PASSAGE:
Administrative/Regulatory

Aug. 2, 2002

Parents' Suit Against Ford Gets Delayed

LOS ANGELES - The 2nd District Court of Appeal has temporarily halted the trial of a lawsuit against Ford Motor Co. and a Visalia trucking company filed by the family of an 11-year-old boy who was paralyzed in a 1996 auto accident.

By Leslie Simmons
Daily Journal Staff Writer
        LOS ANGELES - The 2nd District Court of Appeal has temporarily halted the trial of a lawsuit against Ford Motor Co. and a Visalia trucking company filed by the family of an 11-year-old boy who was paralyzed in a 1996 auto accident.
        The order, issued late Tuesday, was the result of a motion filed by the plaintiffs asking the appellate court to reconsider striking the punitive damages portion of the case. The stay has delayed the trial by at least a month, one of the family's attorneys, Tom Girardi, said.
        On July 9, Los Angeles Superior Court Judge Alice C. Hill granted Ford's request to drop the punitive damages claims, which alleged that the carmaker knew a lap belt in the rear center seat of the 1996 Ford Windstar was unsafe.
        Agneta Karlsson and her family sued Ford and Brad Johnson Trucking in 1997, after an automobile accident paralyzed their son, Johan. Johan was injured when the family's Windstar minivan struck a 15-ton steel coil that had toppled from a flatbed truck onto the Grapevine portion of Interstate 5. Agneta Karlsson v. Michael A. Savage, PC019980 (L.A. Super. Ct., filed Aug. 13, 1997).
        The Karlssons also sued two other trucking companies, their drivers, the company that leased the family the minivan and the California Steel Industry. All have settled.

DATASET EXTRACT:
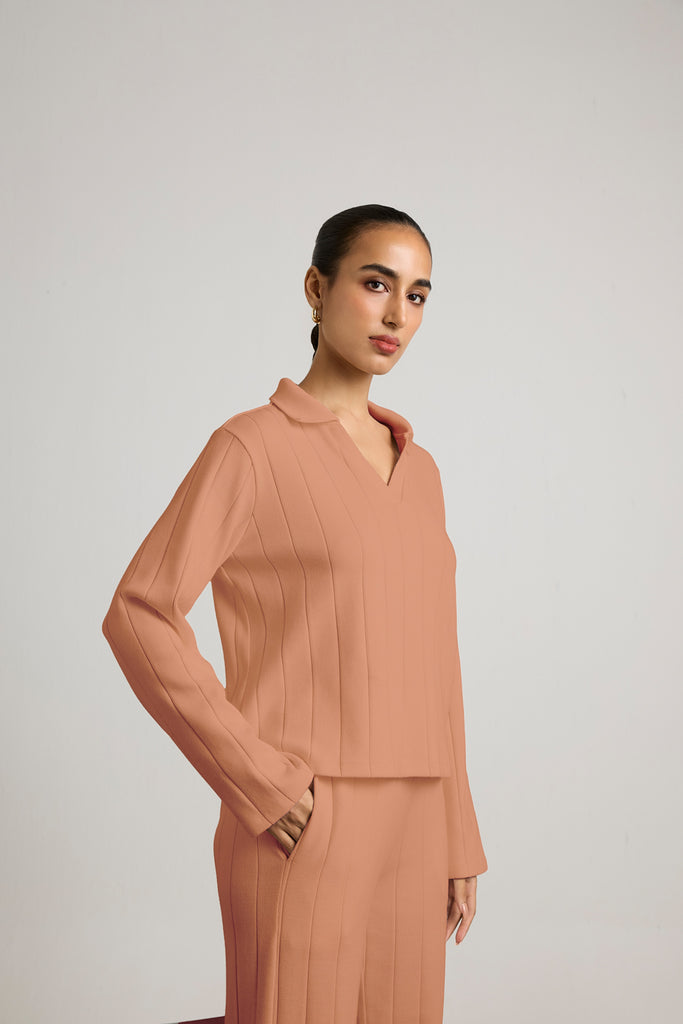 Tactile Pleated Top - IC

REQUIRED WORK:
A – According to the article about the lawsuit against Ford, what did the family's Windstar minivan strike?
B – Reproduce verbatim the stretch of the article about the lawsuit against Ford from "The order, issued" through "Windstar was unsafe.".
C – Resume the article about the lawsuit against Ford, picking up after its final sentence.

RESPONSE LIST:
A – It struck a 15-ton steel coil that had toppled from a flatbed truck onto the Grapevine portion of Interstate 5.

B –
The order, issued late Tuesday, was the result of a motion filed by the plaintiffs asking the appellate court to reconsider striking the punitive damages portion of the case. The stay has delayed the trial by at least a month, one of the family's attorneys, Tom Girardi, said.
        On July 9, Los Angeles Superior Court Judge Alice C. Hill granted Ford's request to drop the punitive damages claims, which alleged that the carmaker knew a lap belt in the rear center seat of the 1996 Ford Windstar was unsafe.

C –
        The Karlssons received more than $12 million, most of which goes to the care of Johan, who was 5 at the time of the accident, said Marvin Kay, another of the family's attorneys.
        Ford and Brad Johnson Trucking are the only remaining defendants who have not settled.
        The lawsuit claims Ford was aware that placing a lap belt in the rear center seat of the minivan was dangerous and that it failed to warn owners in its 1996 Windstar manual of the potential for injuries from the seat belt, especially with children.
        Ford claimed in its motion papers that the allegations were without merit and that the plaintiffs had failed to provide proof that Ford managers acted with fraud, malice and oppression, according to court documents.
        The pending trial has ignited bitter accusations between the opposing sides.
        Edward R. Leonard, the attorney for the Visalia trucking company and its driver, says the family is leveraging money won in the early settlements to wage its legal war against his clients and Ford.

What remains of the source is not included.